T Aland*, T Jarema , ICON Group, QLD, Australia

Presentations

(Sunday, 7/29/2018) 4:00 PM - 4:30 PM

Room: Exhibit Hall | Forum 7

Purpose: The purpose of the present work was to validate the use of the Varian Portal Dosimetry software as an in-vivo dosimetry constancy tool (IVDc) capable of detecting inter-day variations in patient geometry. This is important given Varian Halcyon does not have an ODI and has a 28cm FOV MV CBCT.

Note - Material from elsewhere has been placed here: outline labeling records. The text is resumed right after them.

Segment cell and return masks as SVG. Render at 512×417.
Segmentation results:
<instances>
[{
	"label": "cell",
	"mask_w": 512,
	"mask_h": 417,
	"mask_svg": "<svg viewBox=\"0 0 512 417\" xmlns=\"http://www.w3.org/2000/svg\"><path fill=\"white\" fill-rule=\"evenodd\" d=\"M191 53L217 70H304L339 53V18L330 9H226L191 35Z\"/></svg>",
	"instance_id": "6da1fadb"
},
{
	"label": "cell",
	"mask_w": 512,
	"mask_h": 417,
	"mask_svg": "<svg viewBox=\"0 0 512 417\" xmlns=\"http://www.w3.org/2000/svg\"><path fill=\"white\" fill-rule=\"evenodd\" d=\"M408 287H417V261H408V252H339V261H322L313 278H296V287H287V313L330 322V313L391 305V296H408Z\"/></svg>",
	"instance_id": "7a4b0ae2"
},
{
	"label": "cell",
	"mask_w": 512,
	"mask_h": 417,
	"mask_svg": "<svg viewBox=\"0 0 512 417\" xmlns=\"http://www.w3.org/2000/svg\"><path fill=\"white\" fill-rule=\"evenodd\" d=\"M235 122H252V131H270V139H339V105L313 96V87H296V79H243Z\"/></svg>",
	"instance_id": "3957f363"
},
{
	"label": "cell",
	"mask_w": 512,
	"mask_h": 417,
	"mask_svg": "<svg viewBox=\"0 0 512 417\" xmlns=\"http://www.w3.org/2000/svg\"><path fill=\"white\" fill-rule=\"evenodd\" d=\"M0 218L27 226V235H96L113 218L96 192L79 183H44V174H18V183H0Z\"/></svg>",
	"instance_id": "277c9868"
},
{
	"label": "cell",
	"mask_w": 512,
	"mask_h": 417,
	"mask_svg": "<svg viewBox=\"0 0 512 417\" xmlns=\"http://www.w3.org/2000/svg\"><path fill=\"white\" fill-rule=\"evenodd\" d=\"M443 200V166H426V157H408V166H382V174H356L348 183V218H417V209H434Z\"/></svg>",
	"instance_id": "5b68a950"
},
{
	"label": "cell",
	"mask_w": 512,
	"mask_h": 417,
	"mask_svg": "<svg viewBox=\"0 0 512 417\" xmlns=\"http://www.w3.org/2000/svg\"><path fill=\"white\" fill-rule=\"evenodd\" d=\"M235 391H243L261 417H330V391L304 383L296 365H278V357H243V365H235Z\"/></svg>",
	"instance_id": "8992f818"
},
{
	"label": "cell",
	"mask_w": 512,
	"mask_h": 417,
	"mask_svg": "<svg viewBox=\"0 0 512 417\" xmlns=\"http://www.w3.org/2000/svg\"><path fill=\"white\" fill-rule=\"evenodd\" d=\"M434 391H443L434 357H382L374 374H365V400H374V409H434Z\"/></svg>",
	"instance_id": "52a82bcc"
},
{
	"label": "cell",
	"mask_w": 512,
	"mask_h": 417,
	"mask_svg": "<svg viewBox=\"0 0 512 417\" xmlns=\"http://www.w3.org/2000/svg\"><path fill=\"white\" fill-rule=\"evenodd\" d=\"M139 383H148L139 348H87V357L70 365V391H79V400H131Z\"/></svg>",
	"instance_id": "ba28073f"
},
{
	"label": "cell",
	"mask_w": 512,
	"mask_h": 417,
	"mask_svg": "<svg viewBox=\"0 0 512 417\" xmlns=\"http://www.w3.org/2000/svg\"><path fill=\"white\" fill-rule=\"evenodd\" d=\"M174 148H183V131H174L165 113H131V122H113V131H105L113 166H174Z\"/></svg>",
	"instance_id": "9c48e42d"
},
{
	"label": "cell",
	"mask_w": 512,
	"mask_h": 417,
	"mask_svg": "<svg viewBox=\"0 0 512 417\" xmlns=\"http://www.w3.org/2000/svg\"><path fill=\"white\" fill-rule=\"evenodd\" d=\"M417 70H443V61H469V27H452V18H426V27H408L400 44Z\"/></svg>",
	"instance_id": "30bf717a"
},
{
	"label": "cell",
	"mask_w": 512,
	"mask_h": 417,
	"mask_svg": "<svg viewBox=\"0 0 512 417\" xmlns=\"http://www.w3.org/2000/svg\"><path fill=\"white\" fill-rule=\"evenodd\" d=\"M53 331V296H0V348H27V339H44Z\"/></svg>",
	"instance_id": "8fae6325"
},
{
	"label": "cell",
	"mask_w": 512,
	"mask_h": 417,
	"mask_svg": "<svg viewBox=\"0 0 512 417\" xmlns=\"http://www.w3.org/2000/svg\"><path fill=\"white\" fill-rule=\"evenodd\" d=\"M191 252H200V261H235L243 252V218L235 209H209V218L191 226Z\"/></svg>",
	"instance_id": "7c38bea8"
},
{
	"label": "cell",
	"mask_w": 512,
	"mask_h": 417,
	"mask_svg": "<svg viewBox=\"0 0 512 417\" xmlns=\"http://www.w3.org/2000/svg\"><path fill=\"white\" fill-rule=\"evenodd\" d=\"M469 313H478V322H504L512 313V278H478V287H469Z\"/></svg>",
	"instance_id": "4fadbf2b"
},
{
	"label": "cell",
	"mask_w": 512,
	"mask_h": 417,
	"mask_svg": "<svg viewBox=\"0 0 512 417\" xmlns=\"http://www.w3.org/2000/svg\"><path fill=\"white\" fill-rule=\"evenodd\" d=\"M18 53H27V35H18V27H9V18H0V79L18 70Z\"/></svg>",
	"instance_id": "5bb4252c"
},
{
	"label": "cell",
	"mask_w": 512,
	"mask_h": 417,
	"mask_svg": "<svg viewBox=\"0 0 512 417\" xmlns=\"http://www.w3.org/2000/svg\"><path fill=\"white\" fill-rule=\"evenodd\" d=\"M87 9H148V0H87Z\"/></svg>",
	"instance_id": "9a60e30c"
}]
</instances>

Methods: Initial, phantom based, testing was performed using slab and thorax phantoms to quantify the detection sensitivity of the system under a variety of different treatment techniques, including static, IMRT, and VMAT fields.Once determined, this validation was then extended to patients undergoing prostate, rectum, head and neck, and brain treatments. In conjunction with IVDc, these patients also underwent a weekly ruler based patient separation check- either physically measured for pelvis, or measured on MV CBCT for head and neck / brain patients. These two sets of results were then correlated.

Results: Initial testing showed that when 1cm bolus material was added to phantoms of thickness between 20cm – 30cm, this was clearly detected by IVDc using a 2%/2mm gamma evaluation for static, IMRT, or VMAT fields.Results for pelvis based patients showed a weak correlation between weekly measured separation data and IVDc results. Some false positives were noted, which could be a results of gas movement. Results for head and neck patients showed a strong correlation with MV CBCT measured separation data and slowly degraded as treatment progressed (correlating to an expected reduction in patient separation).

Conclusion: IVDc on Halcyon has been shown to be an effective and accurate surrogate for historical ODI patient separation checks that is able to detect separation changes as little as 1cm in patients. The strongest correlation was found in head and neck patients.